I have written several papers on Cardinality Ratio and have an sco wiki page on it.
* the cardinality of a set is the number of elements in the set
* cardinality of a data set is n-obs
* cardinality of a variable is n-levels
* cardinality ratio is n-levels / n-obs;
* CR is a reducing function, its range is in (0:1]
and it is easier to compare variable's CR than the range of n-levels in (1:n-obs)
if one takes the time to calculate the n-levels of each variable
proc freq data = sashelp.class nlevels;
I know you have the n-obs of the data set,
so, in my book it is a simple step to calculate
cardinality_ratio = n-levels / n-obs;
Why is this a Good Idea?
Because it takes several steps to calculate it.

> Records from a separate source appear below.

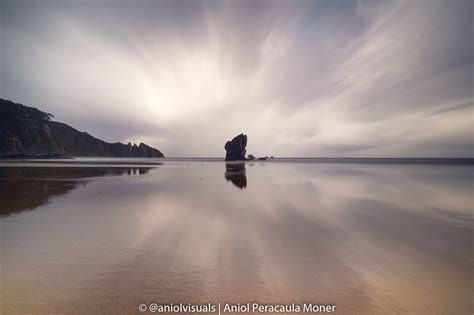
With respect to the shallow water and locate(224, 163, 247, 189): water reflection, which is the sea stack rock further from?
the shallow water

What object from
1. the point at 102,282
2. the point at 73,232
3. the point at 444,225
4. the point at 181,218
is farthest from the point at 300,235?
the point at 73,232

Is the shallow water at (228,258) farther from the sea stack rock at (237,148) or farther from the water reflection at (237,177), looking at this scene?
the sea stack rock at (237,148)

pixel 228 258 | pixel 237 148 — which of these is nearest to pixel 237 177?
pixel 228 258

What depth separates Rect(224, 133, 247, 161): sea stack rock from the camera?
144125mm

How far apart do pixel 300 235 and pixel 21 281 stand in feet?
34.4

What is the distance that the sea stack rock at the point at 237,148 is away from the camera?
14412cm

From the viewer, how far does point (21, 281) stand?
5.88m

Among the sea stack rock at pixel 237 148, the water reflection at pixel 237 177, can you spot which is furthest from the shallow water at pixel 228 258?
the sea stack rock at pixel 237 148

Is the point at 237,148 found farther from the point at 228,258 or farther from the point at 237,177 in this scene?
the point at 228,258

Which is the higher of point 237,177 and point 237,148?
point 237,148

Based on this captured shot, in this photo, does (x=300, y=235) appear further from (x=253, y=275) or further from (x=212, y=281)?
(x=212, y=281)

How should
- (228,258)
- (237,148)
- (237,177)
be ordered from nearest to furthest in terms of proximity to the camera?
(228,258)
(237,177)
(237,148)

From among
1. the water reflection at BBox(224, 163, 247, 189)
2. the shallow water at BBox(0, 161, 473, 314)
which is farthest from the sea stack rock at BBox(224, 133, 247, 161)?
the shallow water at BBox(0, 161, 473, 314)

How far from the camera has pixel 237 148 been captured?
145 meters
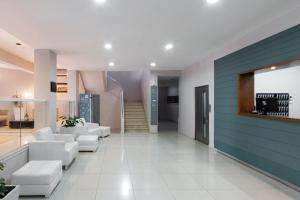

proc contents ... out = out_contents;
proc freq ... out= out_freq;
proc sort out_contents
proc sort out_freq
merge out_contents out_freq;
cardinality_ratio = nlevels / nobs;
proc summary var cardinality_ratio out = out_means
when ... cr_type = 'unique';
when ... cr_type = 'many';
otherwise cr_type = 'few';
Having proc freq do the number-crunching makes calculating the
cr-type in (continuous, discrete, unique)